Questions remain about how experiences of violence, especially ongoing ones in the context of an intimate relationship, impact adherence and/or viral suppression. There was some discussion related to practical factors, such as hiding antiretrovirals. The psychological impact of experiencing violence may also be playing a part, noted Cluver. An audience member asked whether psychological or emotional violence was captured in the meta-analysis, but Kuchukhidze said that non-physical violence was not consistently asked about or recorded in the surveys.
Another audience member hypothesised that there may actually be a biological mechanism contributing to lower rates of viral suppression, noting that her current PhD research focused on how violence increases cortisol, a stress hormone. Cluver welcomed this avenue of research, believing it will help address the tough questions that remain.

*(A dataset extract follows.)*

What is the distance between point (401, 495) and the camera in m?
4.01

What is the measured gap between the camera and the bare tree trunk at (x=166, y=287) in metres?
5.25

Despite these unknowns, several things are clear. In response to an audience member’s question about effective screening tools, Cluver said that the problem is not a lack of screening tools. Several already exist, but service providers are afraid to ask the question as the real gap is the lack of services to refer people to.
Taken together, the studies underscore the urgent and unmet need for effective violence prevention and post-violence services to be implemented at scale.
An audience member said it best, commenting that:
“It hurts that we see so much data being collected, and there is less than is occurring in terms of justice for intimate partners, regardless of HIV or sexuality. We always experience women who are dying. There is not enough justice. So, we need everybody, need a multi-sectoral approach in terms of fighting gender-based violence. It’s not enough for them to acknowledge only that there is a pandemic which is gender-based violence and femicide, but at the end of the day, there are no structures, there is no plan in place to deal with all that we are facing.”
Cluver agreed and responded: “We bury ourselves sometimes in the statistics, because they are easier than the horrifying reality.”
Cluver L et al. Impacts of intimate partner violence and sexual violence on antiretroviral adherence among adolescents living with HIV in South Africa. 24th International AIDS Conference, Montreal, oral abstract OAD0503, 2022.
Kuchukhidze S et al. Impact of intimate partner violence on women's risk of HIV acquisition and engagement in HIV care cascade in sub-Saharan Africa: a meta-analysis of population-based surveys. 24th International AIDS Conference, Montreal, oral abstract session OAD0505, 2022.